_EXERCISE INSTRUCTIONS_
Write out every one of the entries below without changing a character.

_EXTRACTED INFORMATION_
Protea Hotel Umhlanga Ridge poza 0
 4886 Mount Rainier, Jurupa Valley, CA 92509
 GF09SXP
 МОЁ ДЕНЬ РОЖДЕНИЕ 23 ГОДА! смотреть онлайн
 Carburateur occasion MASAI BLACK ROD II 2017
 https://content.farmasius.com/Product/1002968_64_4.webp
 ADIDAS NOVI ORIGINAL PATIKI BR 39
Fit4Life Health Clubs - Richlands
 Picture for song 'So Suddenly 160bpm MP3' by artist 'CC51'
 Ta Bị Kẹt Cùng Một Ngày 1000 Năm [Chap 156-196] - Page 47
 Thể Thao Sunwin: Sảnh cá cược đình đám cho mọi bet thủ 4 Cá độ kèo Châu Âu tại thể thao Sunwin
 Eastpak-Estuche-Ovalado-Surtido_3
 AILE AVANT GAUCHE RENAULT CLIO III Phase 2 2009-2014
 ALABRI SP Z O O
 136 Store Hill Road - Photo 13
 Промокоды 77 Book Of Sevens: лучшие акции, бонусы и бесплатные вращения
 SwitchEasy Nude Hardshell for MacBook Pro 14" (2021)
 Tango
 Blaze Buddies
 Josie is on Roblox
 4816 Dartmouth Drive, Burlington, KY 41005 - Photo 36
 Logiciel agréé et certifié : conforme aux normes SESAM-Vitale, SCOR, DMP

_ANSWER FOR THE TASK_
Protea Hotel Umhlanga Ridge poza 0
 4886 Mount Rainier, Jurupa Valley, CA 92509
 GF09SXP
 МОЁ ДЕНЬ РОЖДЕНИЕ 23 ГОДА! смотреть онлайн
 Carburateur occasion MASAI BLACK ROD II 2017
 https://content.farmasius.com/Product/1002968_64_4.webp
 ADIDAS NOVI ORIGINAL PATIKI BR 39
Fit4Life Health Clubs - Richlands
 Picture for song 'So Suddenly 160bpm MP3' by artist 'CC51'
 Ta Bị Kẹt Cùng Một Ngày 1000 Năm [Chap 156-196] - Page 47
 Thể Thao Sunwin: Sảnh cá cược đình đám cho mọi bet thủ 4 Cá độ kèo Châu Âu tại thể thao Sunwin
 Eastpak-Estuche-Ovalado-Surtido_3
 AILE AVANT GAUCHE RENAULT CLIO III Phase 2 2009-2014
 ALABRI SP Z O O
 136 Store Hill Road - Photo 13
 Промокоды 77 Book Of Sevens: лучшие акции, бонусы и бесплатные вращения
 SwitchEasy Nude Hardshell for MacBook Pro 14" (2021)
 Tango
 Blaze Buddies
 Josie is on Roblox
 4816 Dartmouth Drive, Burlington, KY 41005 - Photo 36
 Logiciel agréé et certifié : conforme aux normes SESAM-Vitale, SCOR, DMP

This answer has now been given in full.